▶ [Metin alıntısı]
· · · · · · ·

Kamu görevlilerinin 2016 ve 2017 yıllarına ilişkin mali ve özlük haklarının belirlendiği toplu sözleşme görüşmelerinin üzerinden tam bir yıl geçti
Kamu görevlilerinin 2016 ve 2017 yıllarına ilişkin mali ve özlük haklarının belirlendiği toplu sözleşme görüşmelerinin üzerinden tam bir yıl geçti.
Türkiye Kamu-Sen Ar-Ge Merkezi, yaptığı araştırmayla toplu sözleşmenin birinci yılında kamu görevlilerinin geldiği noktayı gözler önüne serdi.
Memurlara %6+5 zam verilmesi kararlaştırılırken enflasyon farkının %1,8’i ellerinden alınmıştı
Hatırlanacağı gibi geçtiğimiz yıl Ağustos ayında imzalanan toplu sözleşme sonucunda memurlara 2016 yılı için %6+5 zam yapılmasına karar verilmiş, buna karşın memurların 2016 yılı başında alacağı enflasyon farkının %1,8 oranında düşürülmesine göz yumulmuştu.

· · · · · · ·

Veri girdileri:

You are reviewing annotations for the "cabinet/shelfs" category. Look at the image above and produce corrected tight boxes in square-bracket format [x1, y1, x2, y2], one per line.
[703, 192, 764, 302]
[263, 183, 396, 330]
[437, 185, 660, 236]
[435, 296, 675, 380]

· · · · · · ·

▶ [Aşağıdakileri tamamlayın]
A. Toplu sözleşmeyle ilgili metne göre memurlara 2016 yılı için ne kadar zam yapılmasına karar verilmişti?
B. Toplu sözleşmeyle ilgili metinde geçen bütün yüzde oranlarını, "%6+5" ifadesindeki iki oranı ayrı ayrı sayarak listeleyin.
C. Toplu sözleşmeyle ilgili metne son cümlesinden sonra devam edin.
Satırların bu işle hiçbir ilgisi yoktur.

▶ [Sırayla cevaplar]
A. %6+5 zam yapılmasına karar verilmişti.

B. %6, %5, %1,8

C.
Bununla birlikte Maliye Bakanlığı tarafından %15’lik gelir vergisi diliminin 2016 yılı için yalnızca 600 lira yani %5 oranında artırılması kararlaştırılınca, kamu görevlilerinin yılın ilk aylarından itibaren %15’ten %20’lik vergi dilimine geçmesi ve alacağı maaş zammının büyük bölümünü gelir vergisi olarak geri ödemesi de kesinleşmiş oldu.
Vergi dilimleri nedeniyle memurların aylık zararı ortalama 50 TL’yi buldu
Geçtiğimiz yıl Ağustos ayında ortalama memur maaşı, 2 bin 407 lira 22 kuruş, en düşük dereceli memur maaşı ise bin 811 lira 12 kuruştu. Toplu sözleşme hükümlerine göre memur maaşlarına 2016 yılının başında enflasyon farkı ödemesi ile birlikte %6,9, Temmuz ayında ise %5 oranında zam yapıldı. Bu zamlarla birlikte ortalama memur maaşı 296,62 TL artarak 2 bin 703 lira 84 kuruşa, en düşük dereceli memur maaşı ise 221,77 TL’lik artışla 2 bin 32 lira 89 kuruşa yükseldi. Bu artışların ortalama memur maaşına yansıması %12,32; en düşük dereceli memur maaşına yansıması ise %12,24 oldu.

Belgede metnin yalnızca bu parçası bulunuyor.